During his Hong Kong visit, Mr Lamy offered NGOs an apparent concession: America could withdraw its agricultural subsidies, Europe would follow, and then so must the G20. Clearly he wants to avert a breakdown in talks, as happened in Cancun, Mexico. But to some extent, he may have already precipitated it.
So, rather than trying to hold together something that is falling apart, is it not better to re-engineer it? It would perhaps be more appropriate for the WTO to look for new ways to promote exports from those developing nations that seek access to other markets. The question is whether the organisation carries too much baggage to serve as a suitable platform to resolve international trade disputes and create a level playing field.

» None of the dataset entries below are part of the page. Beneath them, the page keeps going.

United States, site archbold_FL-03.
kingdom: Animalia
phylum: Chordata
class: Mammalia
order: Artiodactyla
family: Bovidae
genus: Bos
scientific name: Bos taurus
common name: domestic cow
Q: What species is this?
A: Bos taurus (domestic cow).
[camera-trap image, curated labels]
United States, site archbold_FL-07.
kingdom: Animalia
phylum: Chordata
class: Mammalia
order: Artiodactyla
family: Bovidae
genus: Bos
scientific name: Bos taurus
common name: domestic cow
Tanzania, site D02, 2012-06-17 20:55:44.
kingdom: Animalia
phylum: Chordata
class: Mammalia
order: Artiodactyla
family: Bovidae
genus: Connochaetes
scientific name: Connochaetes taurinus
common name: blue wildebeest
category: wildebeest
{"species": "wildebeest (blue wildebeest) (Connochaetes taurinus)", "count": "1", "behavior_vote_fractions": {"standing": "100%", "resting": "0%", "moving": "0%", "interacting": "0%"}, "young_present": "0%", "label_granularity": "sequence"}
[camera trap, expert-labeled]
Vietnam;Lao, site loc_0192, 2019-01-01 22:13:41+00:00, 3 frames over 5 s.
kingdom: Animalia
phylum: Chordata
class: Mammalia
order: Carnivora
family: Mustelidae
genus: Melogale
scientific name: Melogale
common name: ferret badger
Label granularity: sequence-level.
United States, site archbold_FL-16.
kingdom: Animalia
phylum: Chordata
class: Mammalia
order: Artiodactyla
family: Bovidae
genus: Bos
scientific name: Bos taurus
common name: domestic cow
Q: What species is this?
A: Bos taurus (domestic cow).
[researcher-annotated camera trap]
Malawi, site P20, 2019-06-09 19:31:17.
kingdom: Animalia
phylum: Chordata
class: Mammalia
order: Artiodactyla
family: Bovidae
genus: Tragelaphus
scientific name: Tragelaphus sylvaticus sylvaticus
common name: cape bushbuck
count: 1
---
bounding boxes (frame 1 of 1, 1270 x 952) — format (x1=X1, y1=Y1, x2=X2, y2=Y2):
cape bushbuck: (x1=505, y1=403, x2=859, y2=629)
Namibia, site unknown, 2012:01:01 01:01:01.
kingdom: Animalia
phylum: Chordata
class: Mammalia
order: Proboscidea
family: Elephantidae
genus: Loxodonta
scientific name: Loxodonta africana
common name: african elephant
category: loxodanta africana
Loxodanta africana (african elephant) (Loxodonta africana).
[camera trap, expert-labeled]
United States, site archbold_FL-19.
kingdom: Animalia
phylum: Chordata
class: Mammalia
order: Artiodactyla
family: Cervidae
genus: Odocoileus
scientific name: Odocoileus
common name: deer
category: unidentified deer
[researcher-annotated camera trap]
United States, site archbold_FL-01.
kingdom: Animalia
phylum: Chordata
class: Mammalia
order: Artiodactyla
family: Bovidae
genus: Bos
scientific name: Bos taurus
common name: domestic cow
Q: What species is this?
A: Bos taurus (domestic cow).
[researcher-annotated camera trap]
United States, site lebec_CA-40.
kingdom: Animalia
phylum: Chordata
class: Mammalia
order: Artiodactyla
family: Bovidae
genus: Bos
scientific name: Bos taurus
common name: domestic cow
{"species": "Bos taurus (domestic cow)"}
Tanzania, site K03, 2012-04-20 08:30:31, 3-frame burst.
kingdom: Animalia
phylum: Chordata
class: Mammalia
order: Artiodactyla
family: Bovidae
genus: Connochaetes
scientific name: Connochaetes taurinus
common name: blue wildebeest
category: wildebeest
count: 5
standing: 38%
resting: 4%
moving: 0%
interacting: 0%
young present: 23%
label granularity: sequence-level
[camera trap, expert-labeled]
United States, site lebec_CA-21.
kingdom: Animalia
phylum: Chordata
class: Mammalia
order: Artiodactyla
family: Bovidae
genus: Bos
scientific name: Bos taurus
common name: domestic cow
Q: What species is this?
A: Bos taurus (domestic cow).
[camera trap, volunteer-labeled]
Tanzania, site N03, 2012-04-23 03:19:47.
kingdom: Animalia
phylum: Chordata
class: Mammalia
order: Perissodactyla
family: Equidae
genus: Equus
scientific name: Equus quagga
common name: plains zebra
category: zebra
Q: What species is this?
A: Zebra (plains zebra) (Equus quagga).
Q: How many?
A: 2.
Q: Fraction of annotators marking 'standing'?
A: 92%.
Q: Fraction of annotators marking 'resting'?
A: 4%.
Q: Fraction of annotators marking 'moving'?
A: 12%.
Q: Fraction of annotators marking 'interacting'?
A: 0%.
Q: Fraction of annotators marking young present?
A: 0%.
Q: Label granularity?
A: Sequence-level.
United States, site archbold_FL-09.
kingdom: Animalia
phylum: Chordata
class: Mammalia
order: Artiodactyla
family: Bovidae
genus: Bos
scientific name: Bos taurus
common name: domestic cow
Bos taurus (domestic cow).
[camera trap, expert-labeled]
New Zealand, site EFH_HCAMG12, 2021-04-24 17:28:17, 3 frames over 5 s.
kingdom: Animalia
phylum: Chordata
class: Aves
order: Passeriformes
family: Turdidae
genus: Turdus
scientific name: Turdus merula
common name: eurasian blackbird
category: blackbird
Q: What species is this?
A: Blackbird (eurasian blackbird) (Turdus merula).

Maybe we should be looking for alternatives. The China-Chile bilateral Free-Trade Agreement, signed this autumn, may point a way forward. Getting back to its original principles, the WTO should probably be re-engineered into a forum for setting fair-trade principles and then as a facilitator for constructive bilateral and multilateral free-trade negotiations.
Geography, demography and location all contribute to an imbalance of resources, education, health care, transport, and the like throughout the world. Then there is the evolution of nations. Colonial-era problems remain unresolved, and old economic structures have been kept alive. That is why the Cancun talks ended in stalemate. If an entirely new approach is not taken, the Hong Kong meeting will, too.